▶ **Exercise objective**
Quote the records word for word, from the line containing "How far is [393,125]" through the end of the records.

▶ **Data section**
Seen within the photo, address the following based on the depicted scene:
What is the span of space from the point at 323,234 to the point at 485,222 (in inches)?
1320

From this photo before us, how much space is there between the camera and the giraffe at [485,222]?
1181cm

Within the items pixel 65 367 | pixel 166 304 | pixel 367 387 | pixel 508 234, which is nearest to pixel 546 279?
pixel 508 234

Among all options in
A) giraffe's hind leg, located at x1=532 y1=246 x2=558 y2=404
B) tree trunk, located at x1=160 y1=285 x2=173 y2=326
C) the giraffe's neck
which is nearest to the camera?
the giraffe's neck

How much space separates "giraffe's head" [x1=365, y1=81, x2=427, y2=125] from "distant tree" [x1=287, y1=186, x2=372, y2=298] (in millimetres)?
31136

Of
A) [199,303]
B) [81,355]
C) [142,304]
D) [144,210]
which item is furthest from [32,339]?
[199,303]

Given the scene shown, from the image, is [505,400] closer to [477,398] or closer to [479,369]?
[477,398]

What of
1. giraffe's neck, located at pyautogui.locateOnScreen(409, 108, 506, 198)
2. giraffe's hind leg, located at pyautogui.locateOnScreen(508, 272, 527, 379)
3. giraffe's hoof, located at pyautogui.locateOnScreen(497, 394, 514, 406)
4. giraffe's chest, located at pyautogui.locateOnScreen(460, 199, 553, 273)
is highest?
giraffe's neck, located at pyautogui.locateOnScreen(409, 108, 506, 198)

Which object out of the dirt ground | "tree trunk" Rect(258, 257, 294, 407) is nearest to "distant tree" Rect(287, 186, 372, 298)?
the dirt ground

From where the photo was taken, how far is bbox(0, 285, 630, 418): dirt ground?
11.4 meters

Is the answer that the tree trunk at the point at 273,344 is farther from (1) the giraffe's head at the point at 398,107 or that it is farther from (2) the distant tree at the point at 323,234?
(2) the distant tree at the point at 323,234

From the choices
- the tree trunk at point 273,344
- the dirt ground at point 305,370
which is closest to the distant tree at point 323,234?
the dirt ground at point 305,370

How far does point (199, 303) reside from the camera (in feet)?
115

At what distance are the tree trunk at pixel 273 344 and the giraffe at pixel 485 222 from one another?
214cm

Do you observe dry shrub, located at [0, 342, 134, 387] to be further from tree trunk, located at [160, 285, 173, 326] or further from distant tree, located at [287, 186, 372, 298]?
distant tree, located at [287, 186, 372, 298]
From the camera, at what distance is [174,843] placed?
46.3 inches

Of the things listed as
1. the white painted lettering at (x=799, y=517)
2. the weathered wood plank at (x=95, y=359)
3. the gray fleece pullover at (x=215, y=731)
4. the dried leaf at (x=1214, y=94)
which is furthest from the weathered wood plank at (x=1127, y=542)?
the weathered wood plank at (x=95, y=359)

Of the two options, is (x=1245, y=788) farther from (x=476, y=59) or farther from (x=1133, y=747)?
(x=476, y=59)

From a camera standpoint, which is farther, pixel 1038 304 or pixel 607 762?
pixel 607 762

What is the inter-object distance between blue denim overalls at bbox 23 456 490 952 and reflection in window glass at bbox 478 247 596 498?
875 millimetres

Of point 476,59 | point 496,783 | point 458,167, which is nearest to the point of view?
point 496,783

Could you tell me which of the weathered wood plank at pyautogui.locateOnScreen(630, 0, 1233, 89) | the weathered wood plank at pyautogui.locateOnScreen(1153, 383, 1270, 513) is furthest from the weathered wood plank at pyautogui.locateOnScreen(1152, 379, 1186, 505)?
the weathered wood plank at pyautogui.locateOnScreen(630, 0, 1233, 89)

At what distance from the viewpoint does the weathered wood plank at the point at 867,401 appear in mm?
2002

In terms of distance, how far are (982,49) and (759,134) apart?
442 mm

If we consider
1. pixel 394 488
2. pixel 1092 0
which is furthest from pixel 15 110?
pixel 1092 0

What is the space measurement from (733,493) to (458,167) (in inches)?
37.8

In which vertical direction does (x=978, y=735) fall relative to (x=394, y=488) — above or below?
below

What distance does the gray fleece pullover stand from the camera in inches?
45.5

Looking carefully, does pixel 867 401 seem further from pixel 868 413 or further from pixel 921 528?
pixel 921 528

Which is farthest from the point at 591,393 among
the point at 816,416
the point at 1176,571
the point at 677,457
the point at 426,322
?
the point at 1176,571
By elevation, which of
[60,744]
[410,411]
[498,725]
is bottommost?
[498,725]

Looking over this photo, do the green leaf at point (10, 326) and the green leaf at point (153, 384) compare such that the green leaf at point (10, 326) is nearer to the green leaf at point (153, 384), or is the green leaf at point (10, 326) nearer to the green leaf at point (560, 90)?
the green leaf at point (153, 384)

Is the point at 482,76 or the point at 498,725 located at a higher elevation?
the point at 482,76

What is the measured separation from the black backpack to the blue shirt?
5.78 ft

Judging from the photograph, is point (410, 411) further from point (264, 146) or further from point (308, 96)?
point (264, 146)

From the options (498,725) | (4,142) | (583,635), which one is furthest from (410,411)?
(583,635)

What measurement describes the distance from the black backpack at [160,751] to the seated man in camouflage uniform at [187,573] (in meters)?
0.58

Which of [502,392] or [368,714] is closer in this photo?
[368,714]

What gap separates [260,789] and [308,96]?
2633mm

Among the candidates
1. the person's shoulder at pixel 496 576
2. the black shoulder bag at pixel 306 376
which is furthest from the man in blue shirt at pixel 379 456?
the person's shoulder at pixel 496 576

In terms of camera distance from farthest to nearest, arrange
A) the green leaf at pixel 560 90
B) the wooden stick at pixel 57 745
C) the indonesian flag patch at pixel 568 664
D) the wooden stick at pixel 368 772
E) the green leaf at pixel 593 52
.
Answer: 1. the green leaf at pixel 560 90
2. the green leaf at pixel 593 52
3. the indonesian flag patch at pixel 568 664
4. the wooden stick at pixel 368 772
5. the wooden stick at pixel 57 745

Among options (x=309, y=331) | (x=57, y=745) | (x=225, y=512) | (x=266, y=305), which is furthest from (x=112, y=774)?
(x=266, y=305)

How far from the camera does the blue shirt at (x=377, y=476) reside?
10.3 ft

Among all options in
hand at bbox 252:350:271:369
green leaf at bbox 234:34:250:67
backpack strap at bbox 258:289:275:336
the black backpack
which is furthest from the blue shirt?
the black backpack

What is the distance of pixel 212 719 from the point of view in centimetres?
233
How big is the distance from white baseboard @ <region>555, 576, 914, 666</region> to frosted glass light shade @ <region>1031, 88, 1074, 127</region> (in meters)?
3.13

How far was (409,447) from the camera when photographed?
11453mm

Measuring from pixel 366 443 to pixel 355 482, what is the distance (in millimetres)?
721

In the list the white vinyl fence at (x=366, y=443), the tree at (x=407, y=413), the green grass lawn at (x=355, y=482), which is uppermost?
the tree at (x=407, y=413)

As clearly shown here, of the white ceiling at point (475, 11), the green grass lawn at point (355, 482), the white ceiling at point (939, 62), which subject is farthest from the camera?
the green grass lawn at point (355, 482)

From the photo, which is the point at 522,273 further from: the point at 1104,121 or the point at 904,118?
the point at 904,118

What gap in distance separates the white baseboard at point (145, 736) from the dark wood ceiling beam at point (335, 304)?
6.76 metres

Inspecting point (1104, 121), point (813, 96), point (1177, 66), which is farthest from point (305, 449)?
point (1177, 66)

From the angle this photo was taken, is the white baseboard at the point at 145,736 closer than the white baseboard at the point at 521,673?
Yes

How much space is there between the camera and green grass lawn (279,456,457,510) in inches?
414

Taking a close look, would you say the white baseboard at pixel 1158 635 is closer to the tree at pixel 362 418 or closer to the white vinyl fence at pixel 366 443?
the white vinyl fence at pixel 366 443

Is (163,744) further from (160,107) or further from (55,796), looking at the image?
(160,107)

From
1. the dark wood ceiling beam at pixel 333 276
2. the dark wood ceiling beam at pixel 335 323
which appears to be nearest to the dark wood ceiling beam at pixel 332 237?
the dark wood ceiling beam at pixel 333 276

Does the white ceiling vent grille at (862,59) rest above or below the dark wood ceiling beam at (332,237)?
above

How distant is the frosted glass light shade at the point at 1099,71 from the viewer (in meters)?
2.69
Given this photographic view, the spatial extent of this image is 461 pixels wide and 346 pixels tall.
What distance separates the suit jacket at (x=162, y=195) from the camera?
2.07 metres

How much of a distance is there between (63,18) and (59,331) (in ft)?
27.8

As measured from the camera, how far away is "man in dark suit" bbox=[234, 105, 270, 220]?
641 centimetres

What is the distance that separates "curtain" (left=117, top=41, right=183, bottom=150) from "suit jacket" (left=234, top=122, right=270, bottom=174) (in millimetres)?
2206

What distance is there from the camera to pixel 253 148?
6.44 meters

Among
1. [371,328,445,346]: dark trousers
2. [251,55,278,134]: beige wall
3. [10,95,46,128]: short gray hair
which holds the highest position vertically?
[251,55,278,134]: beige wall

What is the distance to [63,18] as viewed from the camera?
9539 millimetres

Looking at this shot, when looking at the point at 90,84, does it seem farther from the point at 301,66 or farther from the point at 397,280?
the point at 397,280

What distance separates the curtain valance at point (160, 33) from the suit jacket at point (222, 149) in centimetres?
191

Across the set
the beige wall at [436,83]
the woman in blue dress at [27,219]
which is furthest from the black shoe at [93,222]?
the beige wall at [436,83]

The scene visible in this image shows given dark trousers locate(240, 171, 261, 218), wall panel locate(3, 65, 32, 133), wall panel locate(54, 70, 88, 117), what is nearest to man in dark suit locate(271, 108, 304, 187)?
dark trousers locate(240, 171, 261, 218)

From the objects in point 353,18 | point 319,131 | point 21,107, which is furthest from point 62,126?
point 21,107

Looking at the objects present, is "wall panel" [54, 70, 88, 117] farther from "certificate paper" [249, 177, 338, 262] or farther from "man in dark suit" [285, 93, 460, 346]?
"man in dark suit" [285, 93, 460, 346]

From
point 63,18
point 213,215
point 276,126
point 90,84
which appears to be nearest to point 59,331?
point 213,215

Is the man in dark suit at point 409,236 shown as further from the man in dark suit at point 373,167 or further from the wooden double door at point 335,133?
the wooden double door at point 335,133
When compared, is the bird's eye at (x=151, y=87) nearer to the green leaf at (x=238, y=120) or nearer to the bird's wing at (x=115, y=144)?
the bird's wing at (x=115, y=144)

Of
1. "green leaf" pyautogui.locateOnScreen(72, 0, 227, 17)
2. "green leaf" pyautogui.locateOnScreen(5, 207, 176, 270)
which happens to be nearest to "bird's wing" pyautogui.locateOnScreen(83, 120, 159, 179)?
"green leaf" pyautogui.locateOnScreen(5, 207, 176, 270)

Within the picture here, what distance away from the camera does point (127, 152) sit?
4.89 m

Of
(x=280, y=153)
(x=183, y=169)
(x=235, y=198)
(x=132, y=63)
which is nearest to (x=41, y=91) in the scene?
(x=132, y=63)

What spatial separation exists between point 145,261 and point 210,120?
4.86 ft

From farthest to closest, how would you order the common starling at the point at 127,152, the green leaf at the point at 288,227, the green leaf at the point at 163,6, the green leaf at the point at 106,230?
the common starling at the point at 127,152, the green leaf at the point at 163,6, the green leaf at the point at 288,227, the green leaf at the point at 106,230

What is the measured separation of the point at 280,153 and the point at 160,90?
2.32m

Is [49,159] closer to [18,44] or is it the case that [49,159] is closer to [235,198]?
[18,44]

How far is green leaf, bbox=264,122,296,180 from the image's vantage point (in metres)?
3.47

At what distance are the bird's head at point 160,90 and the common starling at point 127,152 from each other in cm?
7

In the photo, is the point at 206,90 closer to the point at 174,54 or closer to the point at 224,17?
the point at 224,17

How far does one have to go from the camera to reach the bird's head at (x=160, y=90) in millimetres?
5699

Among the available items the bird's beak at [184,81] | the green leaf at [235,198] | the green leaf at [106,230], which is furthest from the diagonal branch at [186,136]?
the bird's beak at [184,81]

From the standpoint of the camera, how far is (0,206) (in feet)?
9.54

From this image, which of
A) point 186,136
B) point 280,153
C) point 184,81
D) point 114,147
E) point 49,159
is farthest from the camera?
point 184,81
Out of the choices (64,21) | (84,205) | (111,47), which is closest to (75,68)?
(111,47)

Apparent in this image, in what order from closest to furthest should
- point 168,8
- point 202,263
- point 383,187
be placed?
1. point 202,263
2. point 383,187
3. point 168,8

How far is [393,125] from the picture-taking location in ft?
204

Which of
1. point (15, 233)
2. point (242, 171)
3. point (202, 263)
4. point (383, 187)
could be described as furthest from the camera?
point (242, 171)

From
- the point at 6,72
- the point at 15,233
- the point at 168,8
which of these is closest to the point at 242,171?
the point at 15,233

▶ **Final answer**
How far is [393,125] from the picture-taking location in ft?
204

Which of
1. point (15, 233)
2. point (242, 171)
3. point (202, 263)
4. point (383, 187)
could be described as furthest from the camera?
point (242, 171)

From
- the point at 6,72
- the point at 15,233
- the point at 168,8
which of these is closest to the point at 242,171?
the point at 15,233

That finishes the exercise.